What to work on —
Check every line below for the word "labeled" and show those that hold it.

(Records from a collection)
Segment Open

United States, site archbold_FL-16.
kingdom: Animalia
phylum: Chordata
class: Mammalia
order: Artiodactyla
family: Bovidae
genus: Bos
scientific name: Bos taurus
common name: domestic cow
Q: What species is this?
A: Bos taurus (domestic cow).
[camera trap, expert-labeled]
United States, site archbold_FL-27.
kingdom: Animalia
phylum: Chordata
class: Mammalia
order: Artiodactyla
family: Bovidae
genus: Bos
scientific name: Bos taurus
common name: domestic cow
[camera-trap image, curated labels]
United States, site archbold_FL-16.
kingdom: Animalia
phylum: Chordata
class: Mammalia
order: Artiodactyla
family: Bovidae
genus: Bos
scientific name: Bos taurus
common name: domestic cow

Segment Closed
Segment Open

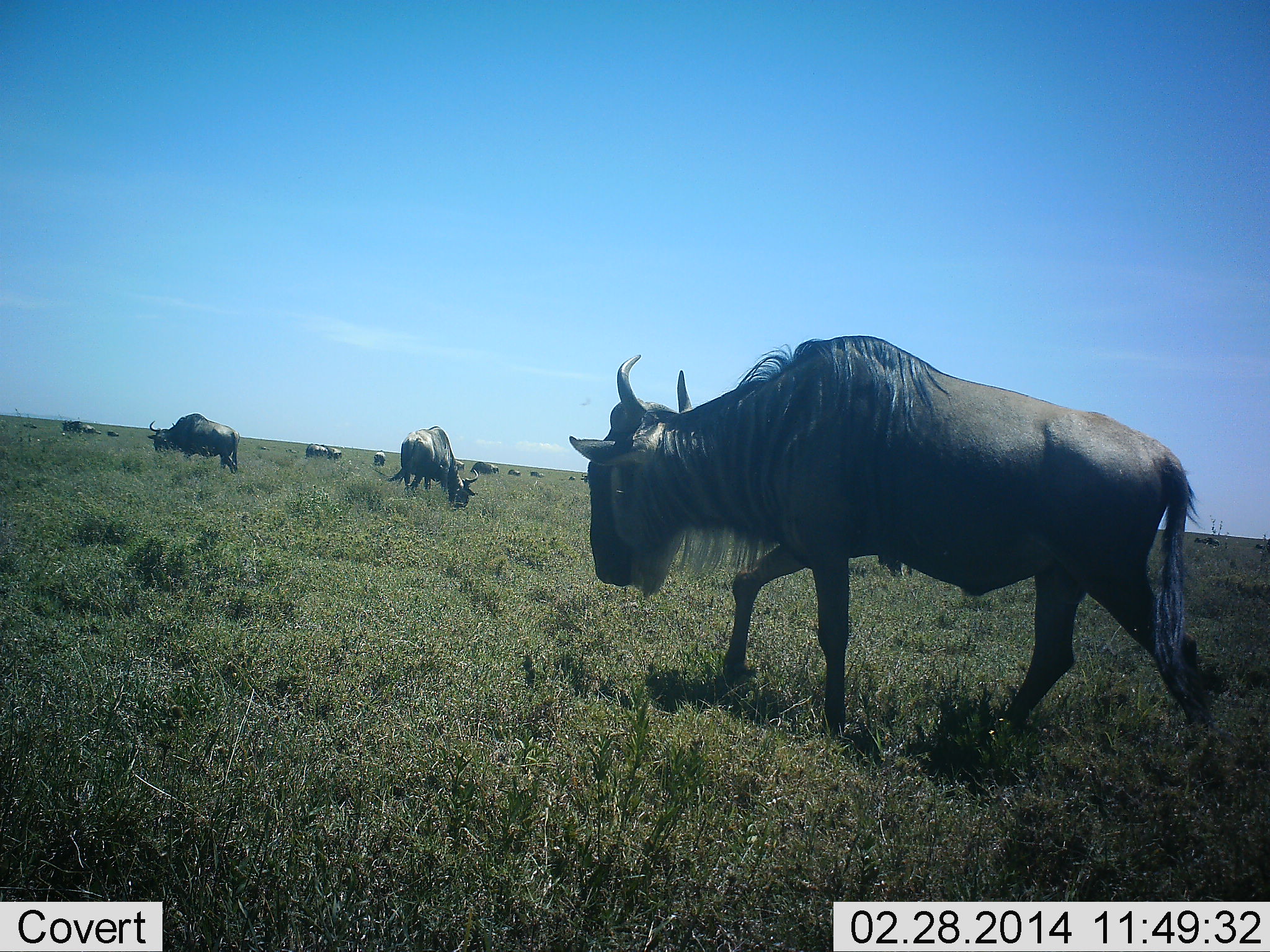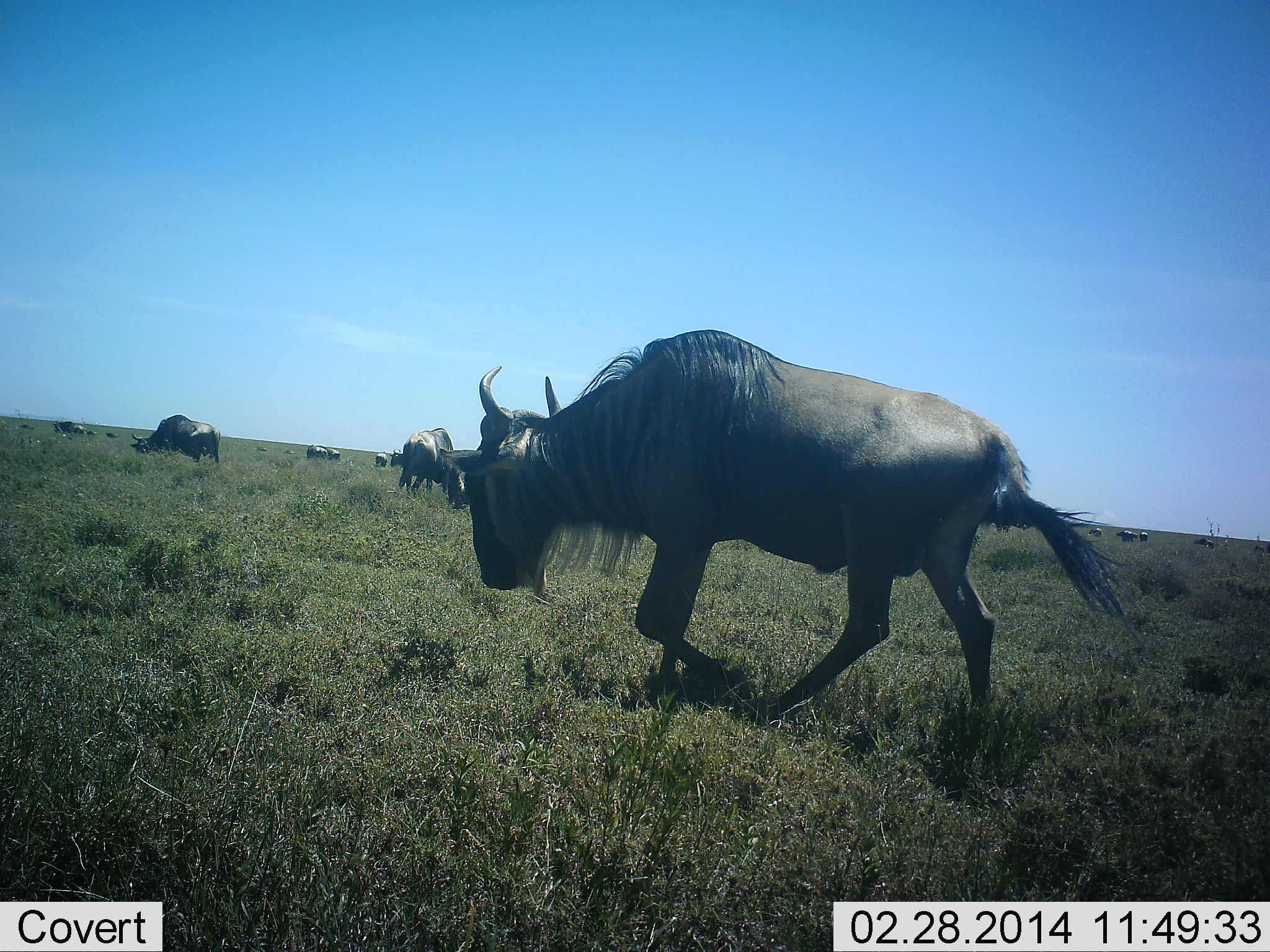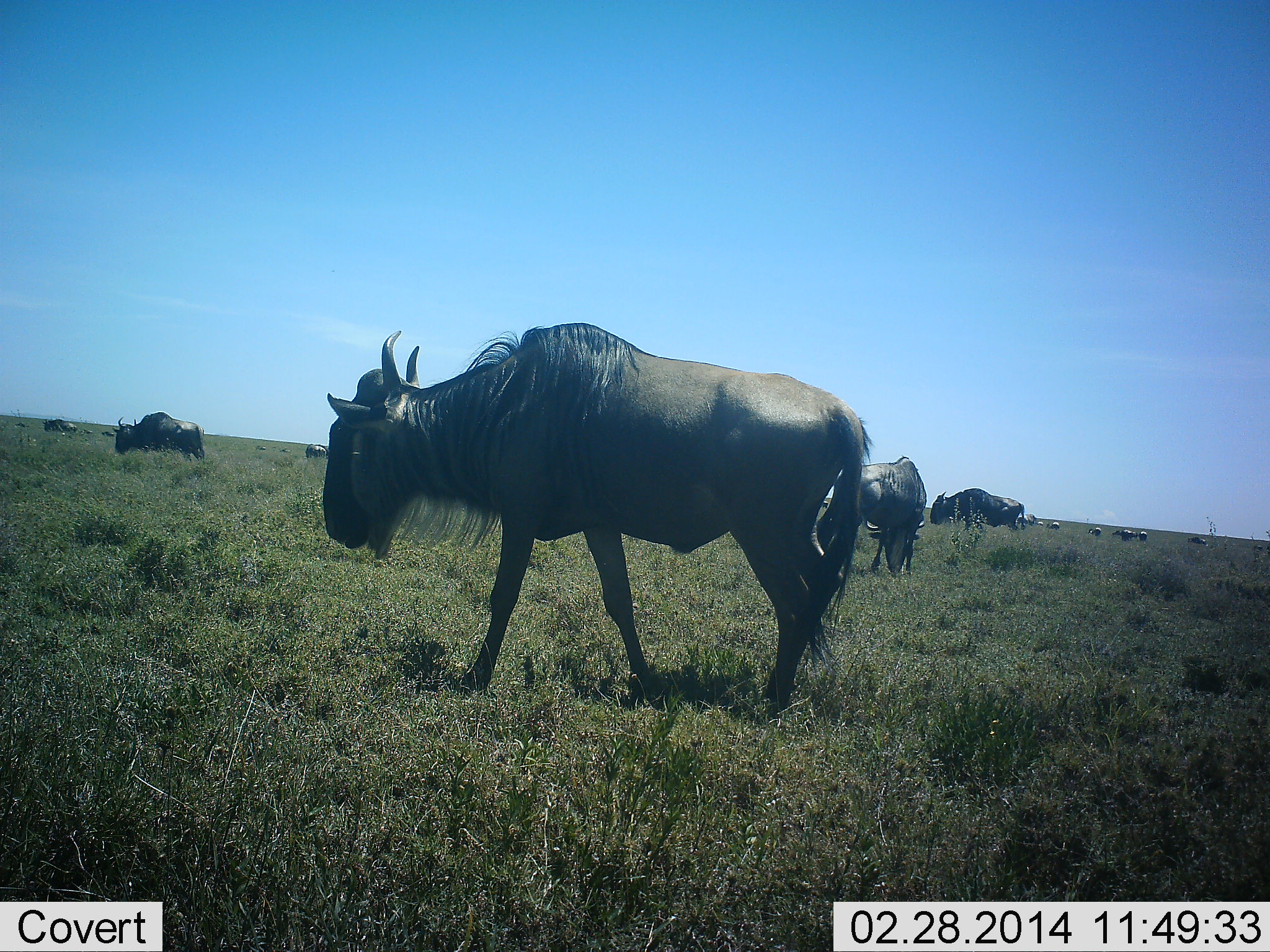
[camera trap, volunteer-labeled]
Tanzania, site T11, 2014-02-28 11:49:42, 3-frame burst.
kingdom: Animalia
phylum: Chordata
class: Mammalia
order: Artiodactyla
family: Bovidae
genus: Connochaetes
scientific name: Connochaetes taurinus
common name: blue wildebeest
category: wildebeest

Segment Closed
Segment Open

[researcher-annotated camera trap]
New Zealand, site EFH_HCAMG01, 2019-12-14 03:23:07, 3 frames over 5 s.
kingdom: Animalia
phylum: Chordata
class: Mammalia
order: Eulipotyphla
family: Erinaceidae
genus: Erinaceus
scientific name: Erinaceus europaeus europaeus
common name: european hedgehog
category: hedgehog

Segment Closed

Task output —
[camera trap, expert-labeled]
[camera trap, volunteer-labeled]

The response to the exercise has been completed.